[Goal of the exercise]: The answer is the line with "How far from the camera's" and every line after it to the end of the listing, retyped exactly. Pictures do not belong in it.

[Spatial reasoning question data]

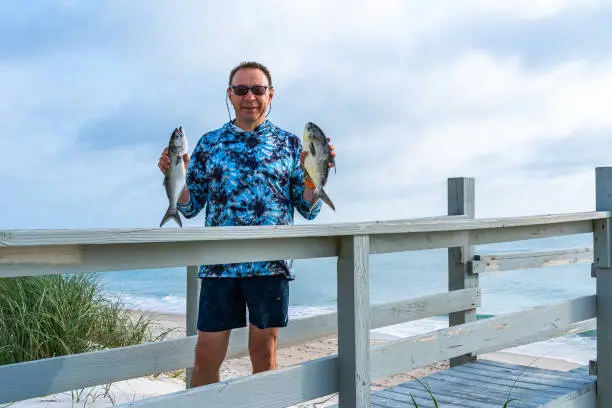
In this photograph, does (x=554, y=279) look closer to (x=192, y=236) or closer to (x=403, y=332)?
(x=403, y=332)

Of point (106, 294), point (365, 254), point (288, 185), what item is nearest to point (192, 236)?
point (365, 254)

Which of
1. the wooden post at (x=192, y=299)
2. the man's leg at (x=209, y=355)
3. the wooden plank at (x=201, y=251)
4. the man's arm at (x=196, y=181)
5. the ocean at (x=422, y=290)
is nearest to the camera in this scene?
the wooden plank at (x=201, y=251)

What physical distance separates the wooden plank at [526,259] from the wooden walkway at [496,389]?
0.91 meters

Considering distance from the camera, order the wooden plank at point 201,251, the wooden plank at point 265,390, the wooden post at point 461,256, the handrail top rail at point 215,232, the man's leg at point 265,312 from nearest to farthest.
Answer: the handrail top rail at point 215,232 < the wooden plank at point 201,251 < the wooden plank at point 265,390 < the man's leg at point 265,312 < the wooden post at point 461,256

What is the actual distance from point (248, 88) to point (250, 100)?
7cm

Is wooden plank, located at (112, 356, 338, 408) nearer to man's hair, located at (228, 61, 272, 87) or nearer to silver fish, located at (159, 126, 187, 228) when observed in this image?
silver fish, located at (159, 126, 187, 228)

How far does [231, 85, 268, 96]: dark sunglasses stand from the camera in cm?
354

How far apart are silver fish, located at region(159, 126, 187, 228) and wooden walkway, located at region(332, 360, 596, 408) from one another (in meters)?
1.84

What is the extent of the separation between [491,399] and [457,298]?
1.31 m

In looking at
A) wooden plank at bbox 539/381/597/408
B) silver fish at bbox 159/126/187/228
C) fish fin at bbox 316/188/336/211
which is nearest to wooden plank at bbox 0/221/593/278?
fish fin at bbox 316/188/336/211

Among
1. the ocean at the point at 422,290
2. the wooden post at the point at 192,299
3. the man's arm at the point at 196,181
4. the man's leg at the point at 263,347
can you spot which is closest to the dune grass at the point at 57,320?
the wooden post at the point at 192,299

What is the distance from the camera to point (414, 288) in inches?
1030

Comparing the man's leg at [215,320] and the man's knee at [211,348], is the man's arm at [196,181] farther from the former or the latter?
the man's knee at [211,348]

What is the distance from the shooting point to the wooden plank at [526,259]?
18.9 feet
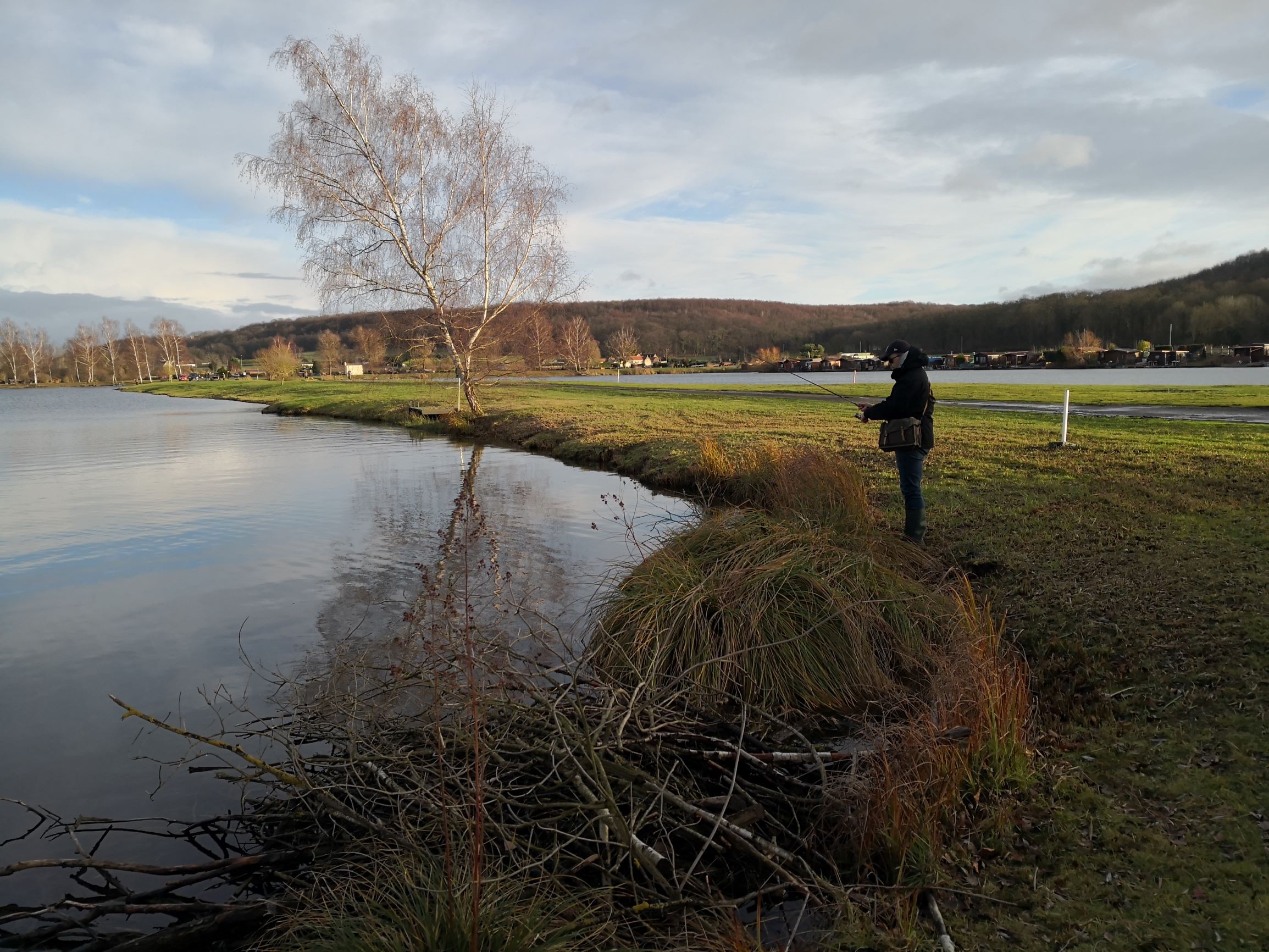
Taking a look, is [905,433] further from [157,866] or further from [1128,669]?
[157,866]

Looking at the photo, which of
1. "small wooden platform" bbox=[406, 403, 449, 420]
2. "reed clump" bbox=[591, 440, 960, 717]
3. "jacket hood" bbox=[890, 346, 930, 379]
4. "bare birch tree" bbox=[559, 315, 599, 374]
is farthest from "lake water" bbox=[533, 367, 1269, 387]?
"reed clump" bbox=[591, 440, 960, 717]

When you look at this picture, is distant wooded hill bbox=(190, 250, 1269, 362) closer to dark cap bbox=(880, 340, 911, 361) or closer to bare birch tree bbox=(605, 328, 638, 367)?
bare birch tree bbox=(605, 328, 638, 367)

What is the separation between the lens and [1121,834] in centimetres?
411

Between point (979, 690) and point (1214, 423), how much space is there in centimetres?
1832

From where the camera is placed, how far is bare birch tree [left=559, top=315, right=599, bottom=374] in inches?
3568

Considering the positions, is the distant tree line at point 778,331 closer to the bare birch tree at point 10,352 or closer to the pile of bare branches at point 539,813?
the bare birch tree at point 10,352

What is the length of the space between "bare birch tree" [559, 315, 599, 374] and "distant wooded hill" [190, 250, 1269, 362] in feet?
19.4

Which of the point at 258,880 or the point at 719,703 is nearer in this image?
the point at 258,880

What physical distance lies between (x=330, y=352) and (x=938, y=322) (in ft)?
339

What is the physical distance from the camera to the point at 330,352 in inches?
4279

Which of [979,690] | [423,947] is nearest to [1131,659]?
[979,690]

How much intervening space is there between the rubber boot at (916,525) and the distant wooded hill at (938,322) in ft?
264

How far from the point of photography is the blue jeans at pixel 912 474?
368 inches

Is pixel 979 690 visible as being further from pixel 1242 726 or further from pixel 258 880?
pixel 258 880
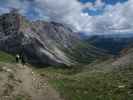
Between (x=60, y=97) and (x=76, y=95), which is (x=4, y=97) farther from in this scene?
(x=76, y=95)

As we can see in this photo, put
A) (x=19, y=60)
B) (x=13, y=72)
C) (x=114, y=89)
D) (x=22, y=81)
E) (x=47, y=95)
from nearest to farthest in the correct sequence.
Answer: (x=47, y=95), (x=114, y=89), (x=22, y=81), (x=13, y=72), (x=19, y=60)

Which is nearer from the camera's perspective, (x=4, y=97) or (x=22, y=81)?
(x=4, y=97)

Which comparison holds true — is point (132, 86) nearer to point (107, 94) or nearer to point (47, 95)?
point (107, 94)

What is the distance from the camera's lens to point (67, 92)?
32750mm

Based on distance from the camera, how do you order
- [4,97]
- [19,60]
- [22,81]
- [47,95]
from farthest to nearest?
[19,60], [22,81], [47,95], [4,97]

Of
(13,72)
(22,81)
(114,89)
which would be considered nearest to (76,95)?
(114,89)

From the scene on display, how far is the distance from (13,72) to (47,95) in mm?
14160

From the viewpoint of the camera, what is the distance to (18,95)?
30.6 m

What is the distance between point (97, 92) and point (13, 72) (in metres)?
18.3

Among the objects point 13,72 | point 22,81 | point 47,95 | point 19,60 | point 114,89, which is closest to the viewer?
point 47,95

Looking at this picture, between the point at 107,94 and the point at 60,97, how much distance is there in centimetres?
632

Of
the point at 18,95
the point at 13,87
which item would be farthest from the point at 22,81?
the point at 18,95

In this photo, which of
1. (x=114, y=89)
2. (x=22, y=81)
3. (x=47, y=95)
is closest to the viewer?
(x=47, y=95)

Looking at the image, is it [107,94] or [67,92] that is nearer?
[107,94]
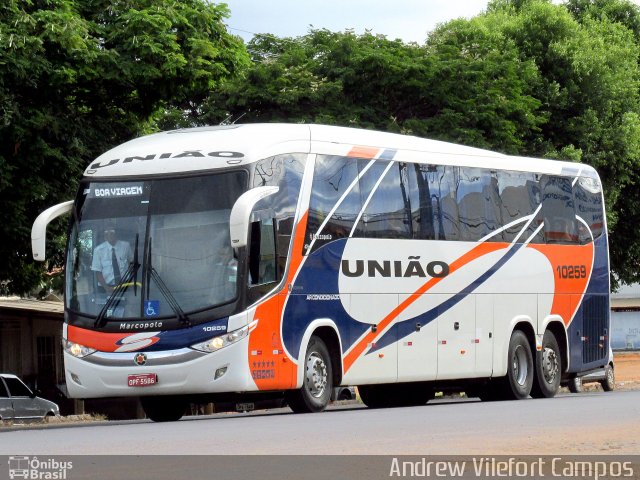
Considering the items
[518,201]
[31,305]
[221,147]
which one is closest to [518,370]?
[518,201]

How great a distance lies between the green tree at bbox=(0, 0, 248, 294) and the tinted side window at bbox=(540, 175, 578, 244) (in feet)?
21.1

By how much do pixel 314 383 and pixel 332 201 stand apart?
7.96 feet

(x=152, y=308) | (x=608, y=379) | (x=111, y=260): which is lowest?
(x=608, y=379)

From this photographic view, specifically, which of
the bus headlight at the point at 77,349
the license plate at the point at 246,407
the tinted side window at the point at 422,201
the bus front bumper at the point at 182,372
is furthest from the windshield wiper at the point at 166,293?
the license plate at the point at 246,407

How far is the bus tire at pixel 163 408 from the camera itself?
19219 mm

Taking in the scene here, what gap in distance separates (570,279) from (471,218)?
333 cm

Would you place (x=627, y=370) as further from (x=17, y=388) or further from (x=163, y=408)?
(x=163, y=408)

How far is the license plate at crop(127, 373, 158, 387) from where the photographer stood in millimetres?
17438

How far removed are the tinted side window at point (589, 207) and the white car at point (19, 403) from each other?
1239cm

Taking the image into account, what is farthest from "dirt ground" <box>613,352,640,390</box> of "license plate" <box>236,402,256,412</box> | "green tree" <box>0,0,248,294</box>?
"green tree" <box>0,0,248,294</box>

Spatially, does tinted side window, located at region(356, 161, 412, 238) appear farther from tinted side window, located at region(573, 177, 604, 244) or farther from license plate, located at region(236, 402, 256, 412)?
license plate, located at region(236, 402, 256, 412)

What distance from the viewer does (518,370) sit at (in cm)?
2362

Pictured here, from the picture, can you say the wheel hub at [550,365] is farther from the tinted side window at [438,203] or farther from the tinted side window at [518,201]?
the tinted side window at [438,203]
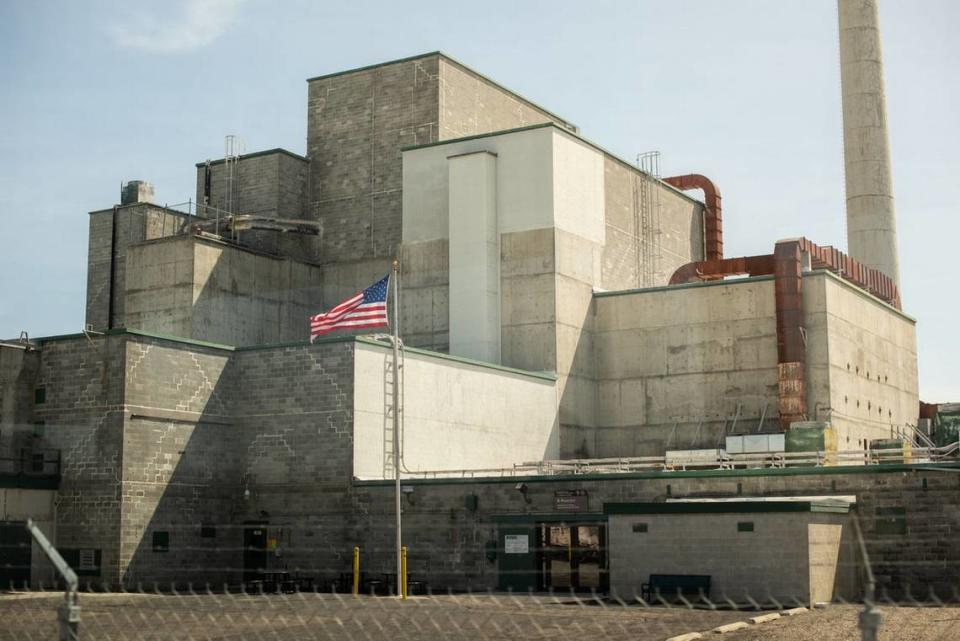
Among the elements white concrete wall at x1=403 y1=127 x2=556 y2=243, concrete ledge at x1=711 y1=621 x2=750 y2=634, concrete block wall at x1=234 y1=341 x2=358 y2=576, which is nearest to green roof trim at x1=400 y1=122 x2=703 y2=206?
white concrete wall at x1=403 y1=127 x2=556 y2=243

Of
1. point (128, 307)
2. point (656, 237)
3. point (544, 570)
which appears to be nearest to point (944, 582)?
point (544, 570)

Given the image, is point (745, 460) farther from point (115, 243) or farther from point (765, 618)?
point (115, 243)

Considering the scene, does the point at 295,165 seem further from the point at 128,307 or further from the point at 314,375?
the point at 314,375

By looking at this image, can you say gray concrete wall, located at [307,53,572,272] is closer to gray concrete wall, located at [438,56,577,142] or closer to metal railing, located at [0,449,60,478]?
gray concrete wall, located at [438,56,577,142]

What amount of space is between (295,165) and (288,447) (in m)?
25.0

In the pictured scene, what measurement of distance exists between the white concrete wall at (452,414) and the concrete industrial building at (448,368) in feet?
0.45

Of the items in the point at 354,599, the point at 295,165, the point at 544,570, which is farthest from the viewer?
the point at 295,165

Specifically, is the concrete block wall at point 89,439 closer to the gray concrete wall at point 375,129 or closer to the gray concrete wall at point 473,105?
the gray concrete wall at point 375,129

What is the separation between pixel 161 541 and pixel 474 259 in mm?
22424

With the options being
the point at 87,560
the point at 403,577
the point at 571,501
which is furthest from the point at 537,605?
the point at 87,560

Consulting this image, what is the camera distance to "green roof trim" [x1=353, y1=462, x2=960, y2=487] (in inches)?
1502

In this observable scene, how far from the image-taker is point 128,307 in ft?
206

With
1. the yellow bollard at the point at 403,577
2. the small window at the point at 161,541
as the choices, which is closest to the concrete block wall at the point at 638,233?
the small window at the point at 161,541

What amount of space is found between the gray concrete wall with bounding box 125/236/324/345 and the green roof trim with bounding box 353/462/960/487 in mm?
18525
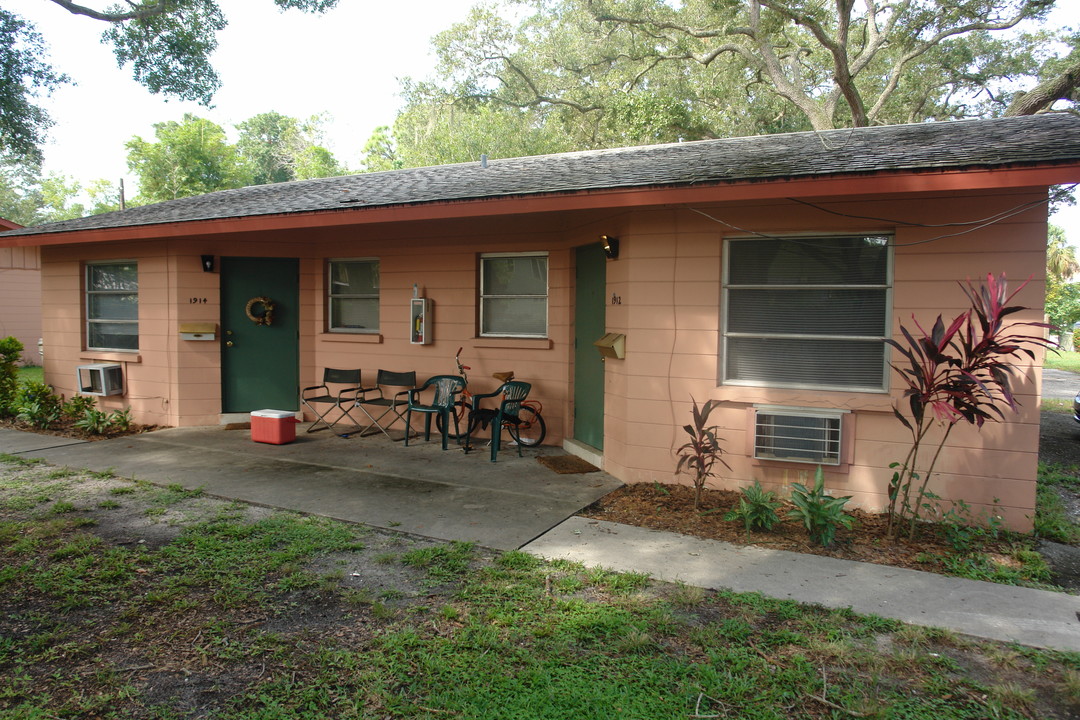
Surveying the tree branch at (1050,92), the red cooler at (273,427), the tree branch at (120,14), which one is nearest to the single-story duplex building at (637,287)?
the red cooler at (273,427)

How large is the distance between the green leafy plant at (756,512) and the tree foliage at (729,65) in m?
12.6

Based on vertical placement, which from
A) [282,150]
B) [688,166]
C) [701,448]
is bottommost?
[701,448]

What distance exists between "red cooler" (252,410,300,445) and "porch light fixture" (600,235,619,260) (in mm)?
4052

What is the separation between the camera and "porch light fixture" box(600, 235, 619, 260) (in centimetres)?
600

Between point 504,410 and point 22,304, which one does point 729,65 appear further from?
point 22,304

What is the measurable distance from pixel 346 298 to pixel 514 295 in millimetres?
2488

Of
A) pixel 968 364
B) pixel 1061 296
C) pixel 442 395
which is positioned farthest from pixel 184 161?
pixel 1061 296

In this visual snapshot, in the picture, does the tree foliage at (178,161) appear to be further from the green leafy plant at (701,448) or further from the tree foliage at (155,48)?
the green leafy plant at (701,448)

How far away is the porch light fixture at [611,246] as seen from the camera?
6000 millimetres

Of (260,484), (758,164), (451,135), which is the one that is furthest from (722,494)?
(451,135)

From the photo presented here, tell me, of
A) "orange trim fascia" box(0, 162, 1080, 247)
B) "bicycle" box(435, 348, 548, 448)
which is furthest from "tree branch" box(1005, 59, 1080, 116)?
"bicycle" box(435, 348, 548, 448)

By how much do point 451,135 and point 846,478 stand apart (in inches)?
1097

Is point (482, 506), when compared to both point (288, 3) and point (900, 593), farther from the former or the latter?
point (288, 3)

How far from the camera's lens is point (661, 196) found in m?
5.13
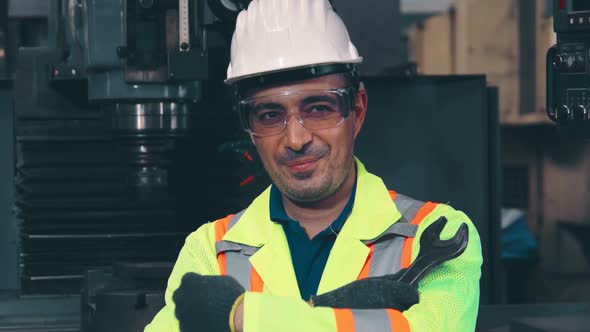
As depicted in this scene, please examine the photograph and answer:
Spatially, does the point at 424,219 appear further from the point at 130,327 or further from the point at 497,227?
the point at 497,227

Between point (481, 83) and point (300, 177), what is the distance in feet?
4.64

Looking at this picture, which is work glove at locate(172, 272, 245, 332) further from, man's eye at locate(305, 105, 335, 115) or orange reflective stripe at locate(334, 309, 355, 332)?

[Full response]:
How far from the camera's lens is point (661, 196) found in m?
5.13
As depicted in this scene, please examine the photograph and answer:
Spatially, does the point at 424,219 appear further from the point at 130,327 or further from the point at 497,227?
the point at 497,227

Between point (481, 83) and point (300, 177), what is the distance in feet?
4.64

Looking at this picture, which is work glove at locate(172, 272, 245, 332) further from, man's eye at locate(305, 105, 335, 115) or orange reflective stripe at locate(334, 309, 355, 332)?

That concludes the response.